Verify example.com Main Heading
Purpose
Fetches https://example.com and verifies its main <h1> heading. Returns the heading text, the page title, and a boolean indicating whether the heading matches the canonical value Example Domain. Read-only; no auth, no forms, no JS execution required.
When to Use
- Smoke-testing a Browserbase-based stack end-to-end (API key, network egress, parsing pipeline).
- Validating a new agent's HTTP fetch path against a stable, known-good HTML response.
- Demonstrating the minimal
recommended_method: apihonesty pattern (Fetch API beats live-browser for static HTML). - Health-checking outbound connectivity in a CI/sandbox before exercising a more expensive site.
Workflow
-
Fetch the page via the Browserbase Fetch API (optimal — no browser session needed):
browse cloud fetch https://example.com --allow-redirects --output page.htmlExpected response:
{"ok": true, "statusCode": 200, "contentType": "text/html", "sizeBytes": ~528}. -
Extract the first
<h1>from the returned HTML. A regex is sufficient because example.com's markup is hand-written, single-line, with exactly one<h1>:python3 -c "import re,sys; m=re.search(r'<h1[^>]*>(.*?)</h1>', open('page.html').read(), re.I|re.S); print(m.group(1).strip() if m else '')" -
Compare against the canonical value
Example Domain.
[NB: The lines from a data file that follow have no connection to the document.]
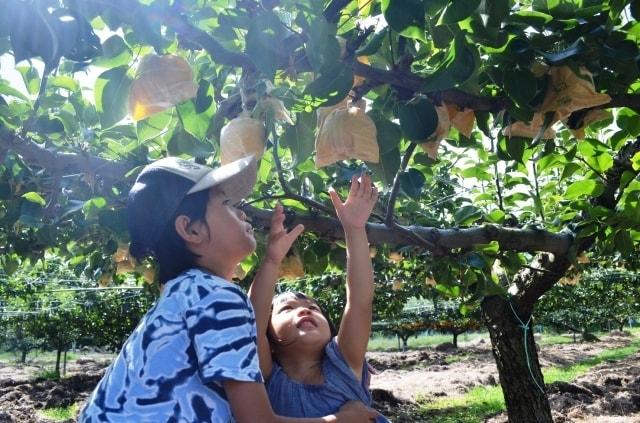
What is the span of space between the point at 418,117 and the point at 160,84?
475mm

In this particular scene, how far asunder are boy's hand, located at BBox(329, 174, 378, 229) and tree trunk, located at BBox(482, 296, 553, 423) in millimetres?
2588

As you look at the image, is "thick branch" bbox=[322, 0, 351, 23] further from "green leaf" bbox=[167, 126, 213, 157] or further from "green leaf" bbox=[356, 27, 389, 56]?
"green leaf" bbox=[167, 126, 213, 157]

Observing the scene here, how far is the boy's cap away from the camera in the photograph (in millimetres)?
1126

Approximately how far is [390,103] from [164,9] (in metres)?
0.49

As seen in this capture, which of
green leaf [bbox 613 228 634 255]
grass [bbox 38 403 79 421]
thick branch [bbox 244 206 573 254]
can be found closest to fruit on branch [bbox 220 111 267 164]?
thick branch [bbox 244 206 573 254]

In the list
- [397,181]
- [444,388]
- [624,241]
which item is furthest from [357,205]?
[444,388]

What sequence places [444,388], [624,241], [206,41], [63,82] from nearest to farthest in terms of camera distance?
[206,41], [63,82], [624,241], [444,388]

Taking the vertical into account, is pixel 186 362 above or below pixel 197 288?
below

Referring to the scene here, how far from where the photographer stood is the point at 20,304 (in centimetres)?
1352

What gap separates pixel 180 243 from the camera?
3.74 ft

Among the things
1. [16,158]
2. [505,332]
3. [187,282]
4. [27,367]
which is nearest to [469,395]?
[505,332]

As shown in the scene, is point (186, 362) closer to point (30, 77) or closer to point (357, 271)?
point (357, 271)

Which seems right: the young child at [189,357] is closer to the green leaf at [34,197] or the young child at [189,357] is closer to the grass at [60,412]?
the green leaf at [34,197]

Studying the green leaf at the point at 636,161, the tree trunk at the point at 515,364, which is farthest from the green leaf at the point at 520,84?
the tree trunk at the point at 515,364
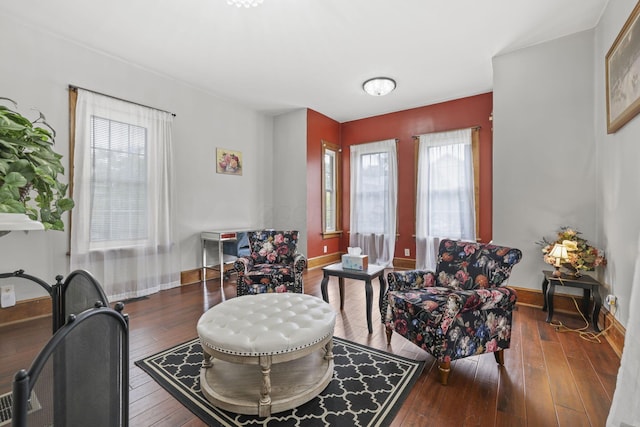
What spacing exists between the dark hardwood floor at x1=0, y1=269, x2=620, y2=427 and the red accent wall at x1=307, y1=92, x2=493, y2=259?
2324 mm

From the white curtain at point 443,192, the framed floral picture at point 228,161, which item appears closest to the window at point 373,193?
the white curtain at point 443,192

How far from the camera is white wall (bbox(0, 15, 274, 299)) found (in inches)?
110

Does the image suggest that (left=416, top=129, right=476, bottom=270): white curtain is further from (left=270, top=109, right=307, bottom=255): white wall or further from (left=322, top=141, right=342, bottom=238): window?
(left=270, top=109, right=307, bottom=255): white wall

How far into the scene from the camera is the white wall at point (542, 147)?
2.94 m

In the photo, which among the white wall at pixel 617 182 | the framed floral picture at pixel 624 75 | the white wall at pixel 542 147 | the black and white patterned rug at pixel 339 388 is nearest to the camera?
the black and white patterned rug at pixel 339 388

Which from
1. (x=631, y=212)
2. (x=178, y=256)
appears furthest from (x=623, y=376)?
(x=178, y=256)

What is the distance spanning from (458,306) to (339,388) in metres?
0.88

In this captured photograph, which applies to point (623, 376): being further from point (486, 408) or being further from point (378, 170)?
point (378, 170)

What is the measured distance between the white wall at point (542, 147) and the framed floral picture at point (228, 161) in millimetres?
3753

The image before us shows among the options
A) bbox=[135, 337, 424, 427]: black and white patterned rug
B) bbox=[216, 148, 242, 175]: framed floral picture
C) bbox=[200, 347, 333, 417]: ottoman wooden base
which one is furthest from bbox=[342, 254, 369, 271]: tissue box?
bbox=[216, 148, 242, 175]: framed floral picture

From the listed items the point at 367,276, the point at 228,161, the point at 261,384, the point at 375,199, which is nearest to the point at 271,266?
the point at 367,276

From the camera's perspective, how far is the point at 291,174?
5.29 m

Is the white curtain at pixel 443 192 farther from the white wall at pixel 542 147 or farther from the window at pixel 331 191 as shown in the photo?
the window at pixel 331 191

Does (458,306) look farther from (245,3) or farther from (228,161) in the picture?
(228,161)
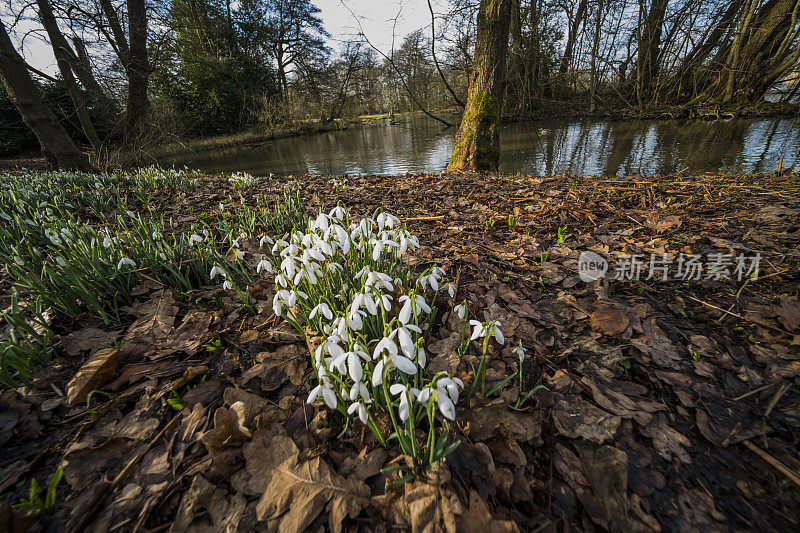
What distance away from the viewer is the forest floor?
93 centimetres

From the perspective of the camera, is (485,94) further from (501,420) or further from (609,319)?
(501,420)

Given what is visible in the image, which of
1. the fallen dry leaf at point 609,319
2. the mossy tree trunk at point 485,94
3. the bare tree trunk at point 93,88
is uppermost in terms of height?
the bare tree trunk at point 93,88

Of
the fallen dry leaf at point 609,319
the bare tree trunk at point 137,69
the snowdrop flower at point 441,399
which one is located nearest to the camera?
the snowdrop flower at point 441,399

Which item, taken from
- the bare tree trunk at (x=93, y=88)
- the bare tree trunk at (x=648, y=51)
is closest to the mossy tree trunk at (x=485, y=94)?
the bare tree trunk at (x=648, y=51)

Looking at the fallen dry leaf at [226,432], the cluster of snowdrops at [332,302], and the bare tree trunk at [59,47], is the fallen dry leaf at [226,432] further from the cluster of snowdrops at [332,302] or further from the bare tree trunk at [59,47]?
the bare tree trunk at [59,47]

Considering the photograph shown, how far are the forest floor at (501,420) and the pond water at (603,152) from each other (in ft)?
14.5

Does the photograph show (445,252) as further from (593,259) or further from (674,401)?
(674,401)

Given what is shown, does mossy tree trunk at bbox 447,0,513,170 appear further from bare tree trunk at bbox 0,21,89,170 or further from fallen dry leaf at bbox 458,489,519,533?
bare tree trunk at bbox 0,21,89,170

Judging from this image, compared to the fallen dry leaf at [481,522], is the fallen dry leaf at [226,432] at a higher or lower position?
higher

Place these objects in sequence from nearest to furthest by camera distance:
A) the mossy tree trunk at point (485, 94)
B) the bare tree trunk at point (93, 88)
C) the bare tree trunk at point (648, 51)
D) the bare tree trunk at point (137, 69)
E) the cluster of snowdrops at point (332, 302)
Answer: the cluster of snowdrops at point (332, 302)
the mossy tree trunk at point (485, 94)
the bare tree trunk at point (93, 88)
the bare tree trunk at point (137, 69)
the bare tree trunk at point (648, 51)

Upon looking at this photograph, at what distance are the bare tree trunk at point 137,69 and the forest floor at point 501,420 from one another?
→ 40.6 ft

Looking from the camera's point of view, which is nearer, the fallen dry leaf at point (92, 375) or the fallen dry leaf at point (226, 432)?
the fallen dry leaf at point (226, 432)

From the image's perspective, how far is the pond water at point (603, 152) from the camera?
19.7ft

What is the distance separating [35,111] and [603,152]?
13.7 m
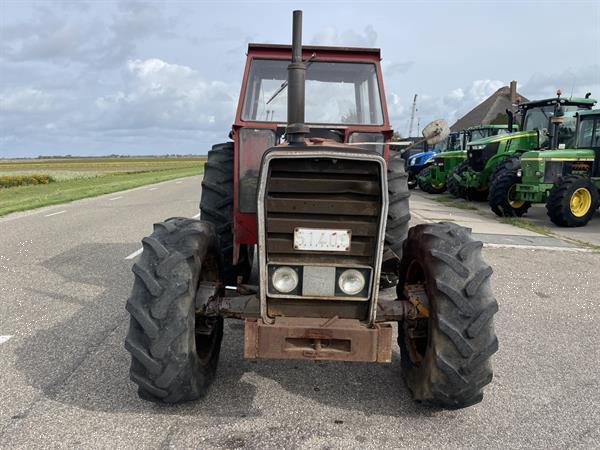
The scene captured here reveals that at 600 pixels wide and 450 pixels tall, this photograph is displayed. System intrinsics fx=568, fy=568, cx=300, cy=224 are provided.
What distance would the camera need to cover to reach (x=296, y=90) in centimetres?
369

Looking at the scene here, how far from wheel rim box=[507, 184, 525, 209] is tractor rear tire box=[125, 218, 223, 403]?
12.7 m

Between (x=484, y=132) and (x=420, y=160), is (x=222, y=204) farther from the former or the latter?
(x=420, y=160)

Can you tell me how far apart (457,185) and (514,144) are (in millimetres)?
2772

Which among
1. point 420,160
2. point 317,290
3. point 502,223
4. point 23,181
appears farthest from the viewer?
point 23,181

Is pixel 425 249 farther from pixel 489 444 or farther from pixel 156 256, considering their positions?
pixel 156 256

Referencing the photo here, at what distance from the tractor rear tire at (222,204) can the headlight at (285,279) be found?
181 centimetres

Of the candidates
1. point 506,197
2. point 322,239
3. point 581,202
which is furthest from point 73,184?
point 322,239

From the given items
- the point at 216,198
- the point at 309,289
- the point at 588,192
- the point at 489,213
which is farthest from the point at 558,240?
the point at 309,289

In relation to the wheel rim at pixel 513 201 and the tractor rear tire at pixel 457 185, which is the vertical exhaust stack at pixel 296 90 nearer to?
the wheel rim at pixel 513 201

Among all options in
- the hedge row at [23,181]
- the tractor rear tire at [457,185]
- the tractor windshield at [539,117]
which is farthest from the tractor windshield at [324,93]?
the hedge row at [23,181]

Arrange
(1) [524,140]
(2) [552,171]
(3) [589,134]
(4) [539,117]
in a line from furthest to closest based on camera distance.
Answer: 1. (1) [524,140]
2. (4) [539,117]
3. (3) [589,134]
4. (2) [552,171]

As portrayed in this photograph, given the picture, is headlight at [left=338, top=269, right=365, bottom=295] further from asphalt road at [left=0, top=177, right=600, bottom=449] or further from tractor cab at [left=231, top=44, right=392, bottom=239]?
tractor cab at [left=231, top=44, right=392, bottom=239]

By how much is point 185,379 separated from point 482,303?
176 cm

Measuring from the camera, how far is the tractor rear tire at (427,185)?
944 inches
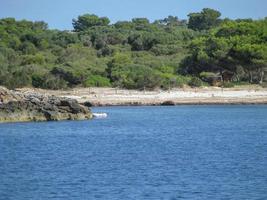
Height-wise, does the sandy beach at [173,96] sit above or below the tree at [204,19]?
below

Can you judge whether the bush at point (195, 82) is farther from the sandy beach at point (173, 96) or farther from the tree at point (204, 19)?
the tree at point (204, 19)

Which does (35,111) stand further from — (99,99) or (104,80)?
(104,80)

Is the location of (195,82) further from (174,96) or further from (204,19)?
(204,19)

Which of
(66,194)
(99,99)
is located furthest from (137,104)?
(66,194)

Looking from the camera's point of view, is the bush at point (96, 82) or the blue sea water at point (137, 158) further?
the bush at point (96, 82)

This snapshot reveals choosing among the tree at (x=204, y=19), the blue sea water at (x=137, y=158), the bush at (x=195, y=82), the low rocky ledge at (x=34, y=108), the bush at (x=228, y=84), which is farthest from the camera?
the tree at (x=204, y=19)

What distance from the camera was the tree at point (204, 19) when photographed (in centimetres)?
13200

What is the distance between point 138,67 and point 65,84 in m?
7.87

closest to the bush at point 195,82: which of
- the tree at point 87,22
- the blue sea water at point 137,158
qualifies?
the blue sea water at point 137,158

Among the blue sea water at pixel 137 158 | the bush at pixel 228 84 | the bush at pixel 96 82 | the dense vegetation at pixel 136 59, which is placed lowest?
the blue sea water at pixel 137 158

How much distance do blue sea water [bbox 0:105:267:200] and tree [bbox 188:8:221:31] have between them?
252 ft

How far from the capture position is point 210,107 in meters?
64.2

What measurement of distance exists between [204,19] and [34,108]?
86779mm

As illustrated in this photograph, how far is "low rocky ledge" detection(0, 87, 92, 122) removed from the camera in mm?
48469
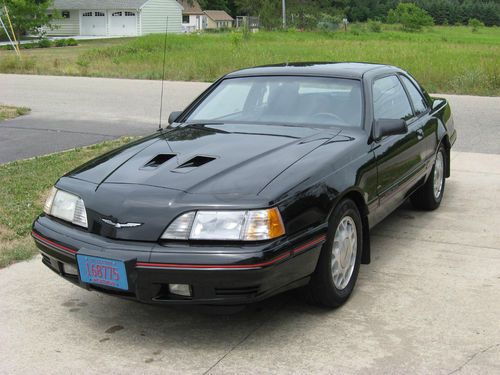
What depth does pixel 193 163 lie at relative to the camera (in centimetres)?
401

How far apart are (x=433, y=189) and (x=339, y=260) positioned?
2.51 meters

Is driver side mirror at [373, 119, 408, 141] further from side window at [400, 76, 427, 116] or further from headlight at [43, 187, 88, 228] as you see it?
headlight at [43, 187, 88, 228]

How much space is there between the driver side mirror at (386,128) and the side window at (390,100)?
0.22 meters

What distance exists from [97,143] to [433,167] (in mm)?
5536

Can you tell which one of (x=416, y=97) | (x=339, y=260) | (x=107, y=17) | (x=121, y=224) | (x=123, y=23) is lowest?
(x=339, y=260)

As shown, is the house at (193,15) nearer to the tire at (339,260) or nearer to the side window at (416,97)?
the side window at (416,97)

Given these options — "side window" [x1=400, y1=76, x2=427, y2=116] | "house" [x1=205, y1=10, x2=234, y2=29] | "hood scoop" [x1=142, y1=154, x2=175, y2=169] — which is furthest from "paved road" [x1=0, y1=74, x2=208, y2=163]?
"house" [x1=205, y1=10, x2=234, y2=29]

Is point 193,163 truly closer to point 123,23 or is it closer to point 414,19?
point 123,23

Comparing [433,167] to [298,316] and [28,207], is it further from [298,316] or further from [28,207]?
[28,207]

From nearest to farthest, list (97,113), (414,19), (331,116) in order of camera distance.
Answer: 1. (331,116)
2. (97,113)
3. (414,19)

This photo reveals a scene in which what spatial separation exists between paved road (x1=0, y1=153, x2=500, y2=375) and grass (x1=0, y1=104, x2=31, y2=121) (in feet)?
28.6

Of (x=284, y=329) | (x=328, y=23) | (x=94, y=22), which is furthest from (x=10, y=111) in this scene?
(x=328, y=23)

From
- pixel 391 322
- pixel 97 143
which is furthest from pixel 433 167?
pixel 97 143

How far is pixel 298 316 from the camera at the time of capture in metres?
4.01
If equal, return{"verified": true, ...}; otherwise return{"verified": false, "heading": "<observed>"}so the caller can investigate whether IANA changed the reference page. -
(Optional) Also extract
<title>for a secondary sanity check — it has the same valueExample Domainand gives independent confirmation that the response wasn't a proxy error page.
Browser fallback
If for any reason the Fetch API is unavailable, drive a Browserbase session:
sid=$(browse cloud sessions create --keep-alive | jq -r .id)
ws=$(browse cloud sessions debug "$sid" | jq -r .wsUrl)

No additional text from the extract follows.